Redshirt freshman Craig Stevens is impressive physically.
The wildcards of the entire group may be a pair of incoming freshmen in Josh Bynes and Bo Harris. Both have the size and speed to be a force at linebacker and if they can learn the defense quickly enough, they could make a run at Stevens' hold on the starting spot. Bynes will get his first look in the middle behind Blackmon and Chris Evans but could see action at the weak side if Courtney Harden and Harris provide solid depth on the strong side.
The second question mark is how much consistency Pat Sims can show now that he's the projected starter with Sen'Derrick Marks moving to defensive end. There has never been a question about Sims' talent, and at 314 pounds he has the size to hold his own against even the strongest of blockers. Now the question remains, can he play up to the level he showed late in the year, particularly against Nebraska in the Cotton Bowl, for a full season?
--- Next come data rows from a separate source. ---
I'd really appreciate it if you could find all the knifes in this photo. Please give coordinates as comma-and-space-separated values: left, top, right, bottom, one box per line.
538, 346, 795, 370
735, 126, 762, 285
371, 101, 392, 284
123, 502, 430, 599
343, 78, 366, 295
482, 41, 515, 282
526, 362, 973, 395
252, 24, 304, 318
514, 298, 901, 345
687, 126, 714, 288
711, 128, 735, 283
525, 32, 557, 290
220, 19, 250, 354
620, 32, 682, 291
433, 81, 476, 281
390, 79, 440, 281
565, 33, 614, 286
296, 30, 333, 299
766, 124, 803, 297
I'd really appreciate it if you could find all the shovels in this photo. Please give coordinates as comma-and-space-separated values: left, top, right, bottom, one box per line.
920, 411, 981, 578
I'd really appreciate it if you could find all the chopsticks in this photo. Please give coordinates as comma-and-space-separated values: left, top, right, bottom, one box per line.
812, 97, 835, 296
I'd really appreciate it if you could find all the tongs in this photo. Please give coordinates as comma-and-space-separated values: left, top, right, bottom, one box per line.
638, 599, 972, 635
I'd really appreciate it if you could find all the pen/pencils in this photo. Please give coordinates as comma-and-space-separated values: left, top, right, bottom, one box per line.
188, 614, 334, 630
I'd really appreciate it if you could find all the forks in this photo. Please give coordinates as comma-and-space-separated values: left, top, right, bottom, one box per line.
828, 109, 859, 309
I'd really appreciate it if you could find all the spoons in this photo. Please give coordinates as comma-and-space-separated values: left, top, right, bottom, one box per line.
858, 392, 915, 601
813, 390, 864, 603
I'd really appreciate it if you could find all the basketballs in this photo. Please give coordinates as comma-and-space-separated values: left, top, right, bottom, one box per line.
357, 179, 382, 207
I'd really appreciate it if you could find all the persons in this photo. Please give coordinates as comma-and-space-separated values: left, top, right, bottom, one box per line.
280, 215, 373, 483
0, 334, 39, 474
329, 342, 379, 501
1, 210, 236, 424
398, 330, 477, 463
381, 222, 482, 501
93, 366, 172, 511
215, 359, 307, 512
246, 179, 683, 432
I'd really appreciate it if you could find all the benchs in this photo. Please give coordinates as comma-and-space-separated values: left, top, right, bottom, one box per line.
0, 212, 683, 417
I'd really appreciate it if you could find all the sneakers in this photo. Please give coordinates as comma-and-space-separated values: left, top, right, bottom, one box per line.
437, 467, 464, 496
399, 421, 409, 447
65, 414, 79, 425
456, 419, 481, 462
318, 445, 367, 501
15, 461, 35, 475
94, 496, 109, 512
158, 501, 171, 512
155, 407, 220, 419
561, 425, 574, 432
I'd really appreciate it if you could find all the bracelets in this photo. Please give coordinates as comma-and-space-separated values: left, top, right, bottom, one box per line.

If he does, then look out for the AU defensive front. If not, it would likely mean either a move by Marks back inside or the forced emergence of a younger player such as Mike Blanc, Zach Clayton or Jermarcus Ricks at the position. Either one of those plans would weaken a defensive front that could be one of the strongest in years for the Tigers.
While much of the rest of the defense is set, one position that may feature the best battle of fall camp is at safety where senior Eric Brock will try to hold off talented redshirt freshman Zac Etheridge. A starter since his sophomore season, Brock has been a steady but unspectacular member of the Tigers' secondary.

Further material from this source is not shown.